Work instruction:
Set down all of the data that follows, keeping every character.

+++ Given material

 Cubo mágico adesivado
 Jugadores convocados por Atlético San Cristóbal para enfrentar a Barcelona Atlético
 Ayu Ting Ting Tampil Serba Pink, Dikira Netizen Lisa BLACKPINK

++++++

Written solution:
 Cubo mágico adesivado
 Jugadores convocados por Atlético San Cristóbal para enfrentar a Barcelona Atlético
 Ayu Ting Ting Tampil Serba Pink, Dikira Netizen Lisa BLACKPINK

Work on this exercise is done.